How much money is enough? “Just a little bit more”, said J D Rockefeller; and Apple is taking a similar line with respect to control of its mobile platform. It is no longer enough that all apps are approved by Apple, sold by Apple, and that a slice of any sales goes to Apple. It now wants to control how you make that app as well, stipulating the tools you use and prohibiting use of others:
Applications must be originally written in Objective-C, C, C++, or JavaScript as executed by the iPhone OS WebKit engine.
On the face of it, bad news for third-party companies like Adobe, whose Flash to iPhone compiler is released tomorrow, Novell’s Monotouch, or Unity3D:
JavaScript and C# scripts are compiled to native ARM assembler code during the build process. This gives an average performance increase of 20-40 times over interpreted languages.
What is interesting is not only the issue itself, but the way debate is being conducted. I don’t know how Novell is getting on in “reaching out to Apple” concerning Monotouch, but as far as I can tell Apple introduced the restriction by revising a clause in a contract shown only to paid-up iPhone developers and possibly under NDA, then seeing if anyone would notice. Now that sparks are flying, CEO Steve Jobs is participating by one-line emails to a blogger referencing a post by another blogger, John Gruber.
Further, his responses do not altogether make sense. Gruber’s post is long – does Jobs agree with all of it? Gruber says that Apple wants the lock-in:
So what Apple does not want is for some other company to establish a de facto standard software platform on top of Cocoa Touch. Not Adobe’s Flash. Not .NET (through MonoTouch). If that were to happen, there’s no lock-in advantage.
Probably true, but not the usual PR message, as lock-in is bad for customers. How much are inkjet cartridges? I suspect Jobs was thinking more of this part:
Cross-platform software toolkits have never — ever — produced top-notch native apps for Apple platforms. Not for the classic Mac OS, not for Mac OS X, and not for iPhone OS. Such apps generally have been downright crummy.
As it happens, I think Gruber, and by extension Jobs, is wrong about this; though it all depends what you mean by the output of a cross-platform toolkit. Firefox? NeoOffice? WebKit, as found in Safari? Jobs says:
We’ve been there before, and intermediate layers between the platform and the developer ultimately produces sub-standard apps and hinders the progress of the platform.
Well, we know he does not like Java – “this big heavyweight ball and chain” – but there are many approaches to cross-platform. In fact, I’m not even sure whether Jobs means technical layers or political layers. As Gruber says:
Consider a world where some other company’s cross-platform toolkit proved wildly popular. Then Apple releases major new features to iPhone OS, and that other company’s toolkit is slow to adopt them. At that point, it’s the other company that controls when third-party apps can make use of these features.
The point is: we don’t know what Jobs means. We might not know until apps hit the app store and are approved or not approved. It is a poor way to treat third parties who are investing in your platform; and that was one part of the reason for my initial reaction: it stinks.

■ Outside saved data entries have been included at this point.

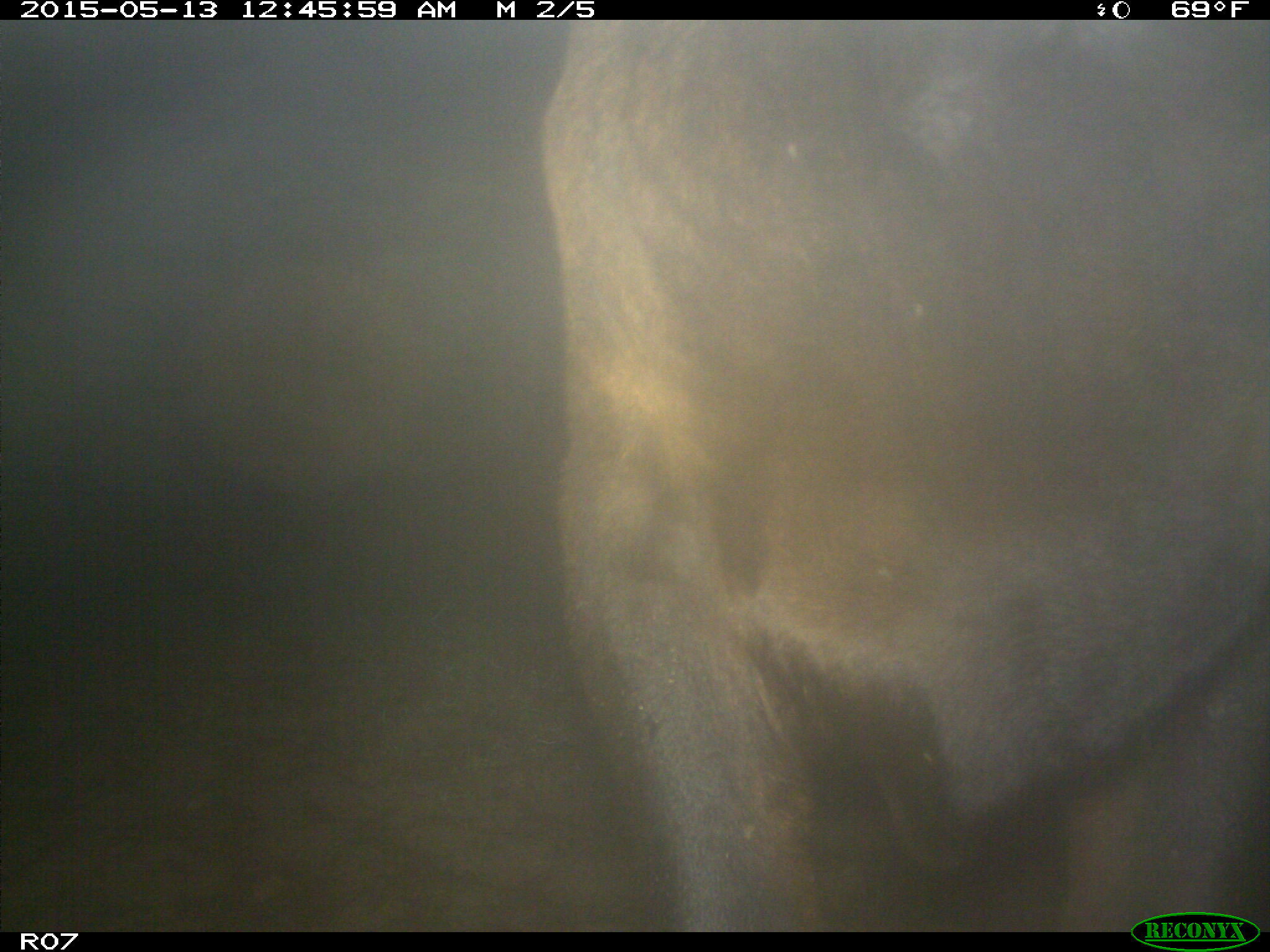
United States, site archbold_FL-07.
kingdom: Animalia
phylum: Chordata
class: Mammalia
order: Artiodactyla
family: Bovidae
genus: Bos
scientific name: Bos taurus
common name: domestic cow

The other reason is that I enjoy the freedom a personal computer gives you, to install what you want, from whomever you want, and the creativity that this inspires. At the same time, I can see the problems this has caused, for security, for technical stability, and for user experience. Personal computing seems to be transitioning to a model that gives us less control over the devices we use, and which makes a few privileged intermediaries more powerful and wealthy than anything we have seen before.
In the end, it is Apple’s platform. Apple does not yet monopolise the market – though my local supermarket has iPods in all sorts of colours but no other portable music player on sale – and the short answer is that if you don’t like the terms, don’t buy (or develop for) the product.
As Apple’s market share grows, the acceptability of its terms will lessen, and protests will grow louder, just as they did for Microsoft – though I hesitate to make that comparison because of the many differences between the two companies and their business models. Having said which, looking at Zune and Windows Phone 7, Microsoft seems to like Apple’s business model enough to imitate it.